:: Actions to take ::
A - Please answer these from the passage on Vannevar Bush's report:
(i) In what year did Bush submit the report to the president?
(ii) What did the document ultimately lead to the formation of?
(iii) What benefit did legislators add at the end of the 20th century?
B - Write the next few sentences of the passage on Vannevar Bush's report, picking up after its final sentence.

:: Text block ::
He referenced a seminal work in the history of scientific research, Vannevar Bush’s Science the Endless Frontier. (http://www.nsf.gov/about/history/vbush1945.htm)  As science advisor to FDR, Bush submitted this report to the president in 1945, arguing that pure research would benefit the country in three ways – economically, for public health, and in national defense.  This document ultimately led to the formation of the National Science Foundation.  Again, at the end of the 20th century, legislators revisited the document, and added the benefit of helping to establish public policy.

:: Dataset content ::

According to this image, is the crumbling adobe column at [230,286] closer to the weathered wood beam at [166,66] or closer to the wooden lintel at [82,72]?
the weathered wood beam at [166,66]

:: Exercise answers ::
A -
(i) 1945
(ii) The National Science Foundation
(iii) Helping to establish public policy

B -
Dr. Evans finished his talk by sharing three current research projects underway at the Smithsonian, that as yet, have no practical application in mind.  The one I found most striking concerns our universe.  Scientists have long known that dark matter constitutes part of our universe, and that the universe is expanding.  Astronomers at the Harvard-Smithsonian Center for Astrophysics have also recently discovered that the universe’s expansion is accelerating – it goes faster as it disperses, and they are able to measure this acceleration.  They have determined that approximately 70% of the universe is this dark energy, pushing it apart.  Which means that a very small fraction, less than 10%, of the universe is made up of the stuff we’re on – planets, stars, etc. (cfa-www.harvard.edu/)

How this information will ultimately benefit us is anyone’s guess, but as Dr. Evans pointed out, it does make one “scale our regard in cosmic terms.”   That perspective is always useful.